The national curriculum needs to be decluttered and simplified to help Australian students excel, the federal education minister says.
Dan Tehan has flagged a review of the curriculum, which could see revamped learning goals for Australian schoolchildren.
"What I'm hearing from teachers and principals is there is just too much on the curriculum, there is too much being asked of teachers to teach," Mr Tehan told reporters in Canberra on Monday.
"What they want to see is a more simplified curriculum and that's why I'm calling for us to look at decluttering the Australian curriculum."
But a "total overhaul" is not required as the fundamentals are right, he says.
The minister concedes the review is in response to falling education standards, with the nation dropping in world rankings for reading, mathematics and science during the past 15 years.
Recent concerns flagged by Australia's chief scientist Alan Finkel has prompted Mr Tehan to zero in on science and mathematics, to ensure they are being focused on.
"So we're setting up our young people if they want to go into careers as scientists or other areas in those STEM subjects," he said.
Mr Tehan outlined the review during a speech at an education conference in Canberra on Monday, ahead of a meeting with his state and territory counterparts on Friday.
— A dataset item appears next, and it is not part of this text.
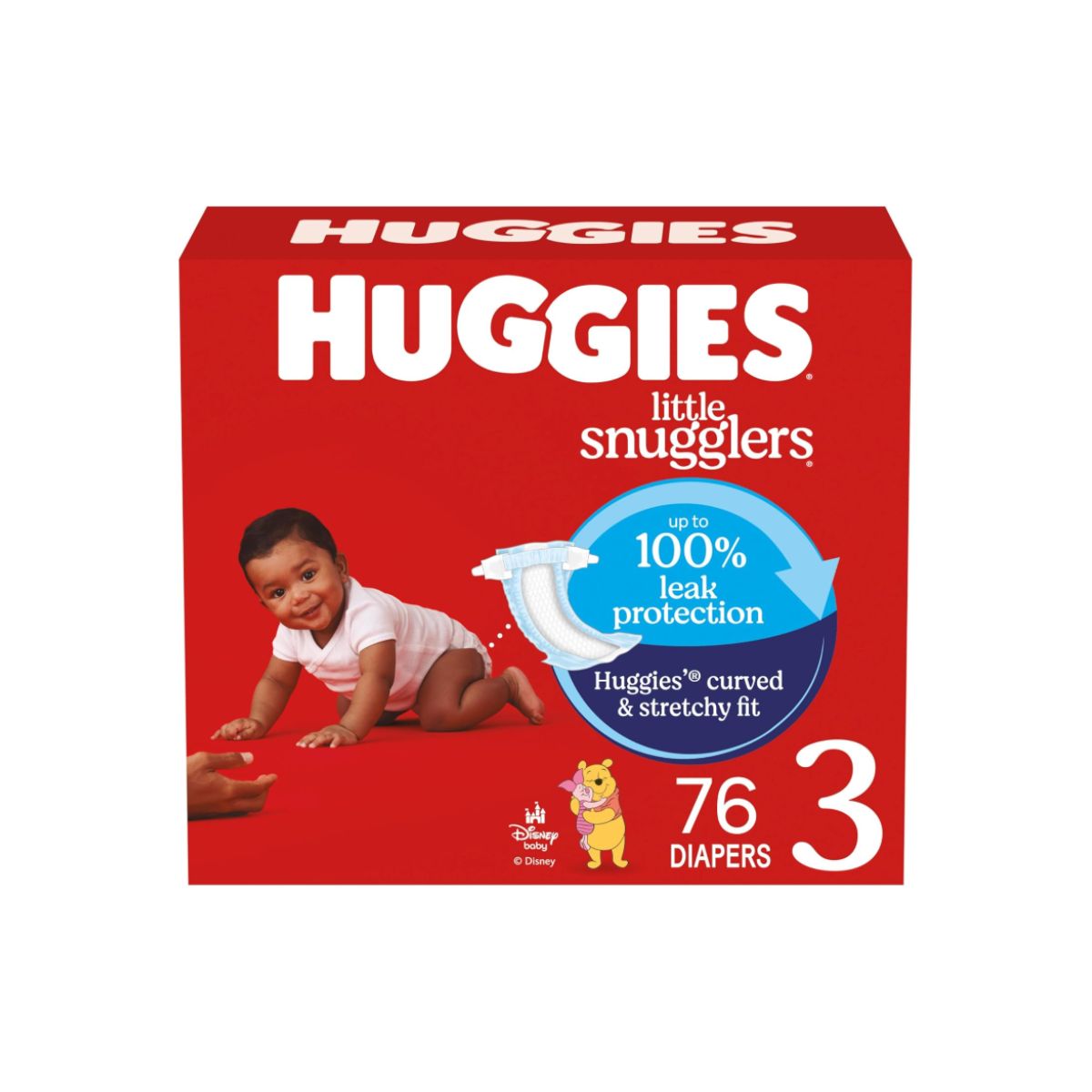 Little Movers Diapers - Huggies Sizes 3 76 Count Huggies little movers diapers in professional product photography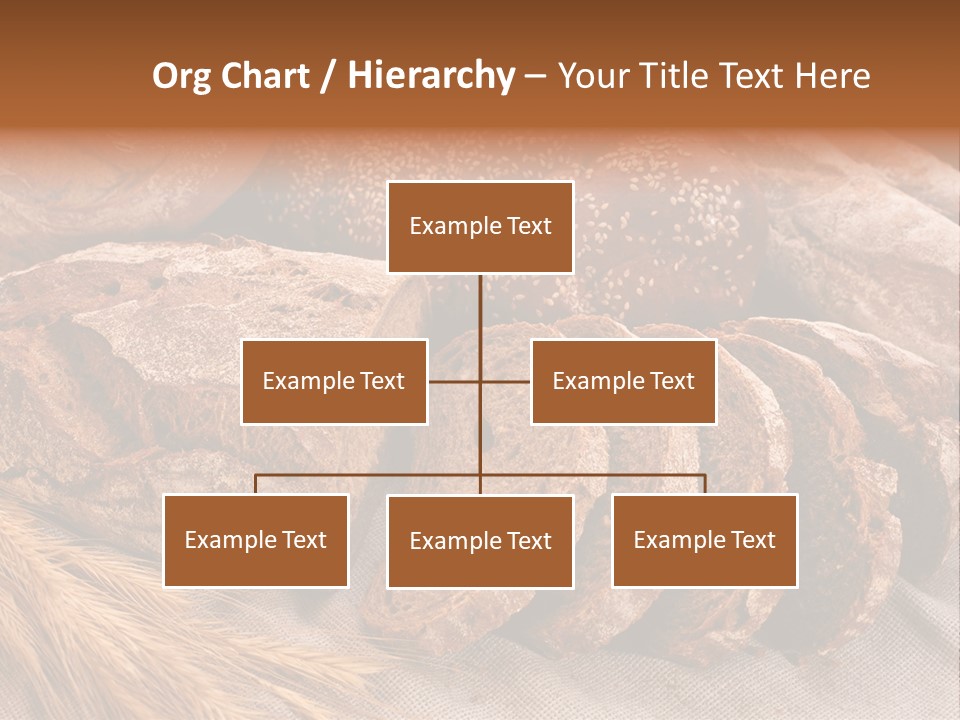 Sliced Country-Styled Brown Bread Baton And Rye Spikes On The Canvas Tablecloth With Bread Loafs Assortment PowerPoint Template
The minister will also ask his counterparts to revamp the nation's declaration of education goals, which was first developed under the Gillard government in 2008.
The original declaration advocates for equity and excellence in education, and Mr Tehan hopes to broaden its scope to also focus on early, vocational and higher education.
"I want to hear from the students in the classroom, the teachers on the frontline, the parents supporting their school communities to succeed and the subject matter experts," he says.
The minister praised the NSW government's schools community charter as a model for clear and respectful communications between teachers and parents.
He's also pushing for teachers to be able to ban mobile phones in classrooms if they are distracting students.
Labor's education spokeswoman Tanya Plibersek says the government should reverse its $14 billion cut to public schools to help students master the basics.
"That's the only way to ensure every child gets the individual attention they need to excel in reading, writing, maths and science," Ms Plibersek told AAP on Monday.
"All we've had from the Liberals is cheap talk and harsh cuts. Meanwhile, Australian schoolkids are being left behind."